The Namibian parliament has lately been debating whether Namibian winter time should be scrapped and the country should once again revert to a single standard time, which is summer time.
This is after Cabinet had reportedly unanimously decided on reversion to a single time. This is following a public poll with 97 percent of those polled in favour of scrapping winter time.
While one may not question the quality of the polling yours truly cannot but speculate its stratification that targeted only selected sections or instances of the population.
One would have thought an important sector of the population that must have been polled is those dealing with children and schools. Because after all one of the main considerations of changing to winter time was the safety and security of especially schoolchildren in view of the usual darkness in the early morning hours of winter when children walk to school.
One of these strata and which surely must have been properly and rightly polled for its opinion is the business sector. But it cannot have been the only sector that matters. As much as one must indeed admit that the Namibian business community has been uneasy about winter time for re-aligning its business hours out of alignment with those of its regional counterparts, especially in our southern neighbour of South Africa, it is not really conclusively clear to what extent winter time for the past 23 years that it has been in existence in Namibia has actually disadvantaged Namibia businesses.

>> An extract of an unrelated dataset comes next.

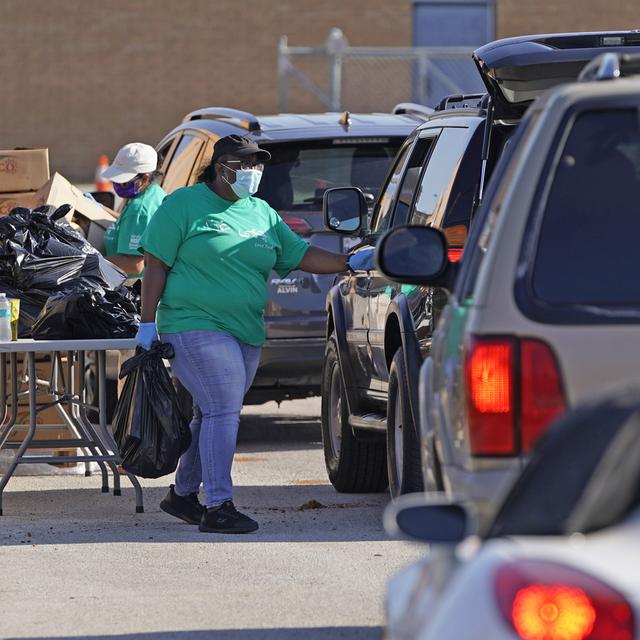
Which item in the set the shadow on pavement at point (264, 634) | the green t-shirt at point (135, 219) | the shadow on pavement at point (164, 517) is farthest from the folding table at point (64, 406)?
the shadow on pavement at point (264, 634)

Not only this but if indeed Namibian businesses all these years, 23 years in total, have really been bearing some losses, should they really not have done something about this rather than taking them all these 23 years to seek the necessary change?
It is hard to believe this. On the contrary one would have believed that after 23 years during which businesses would have made the necessary adaptions, adjustments and acclimatisation to winter time, winter time cannot and could not be a problem 23 years down the line. Certainly there’s no way one can deny the losses Namibian businesses may have suffered. But as alluded to in the beginning, the business community is not the only interest group in this matter. One has to also consider thousands of voiceless children attending schools. One paramount reason why the country introduced winter time must of course have been consideration for pupils who not only have to endure harsh winter weather but which is coupled with darkness and thus a security risk to them.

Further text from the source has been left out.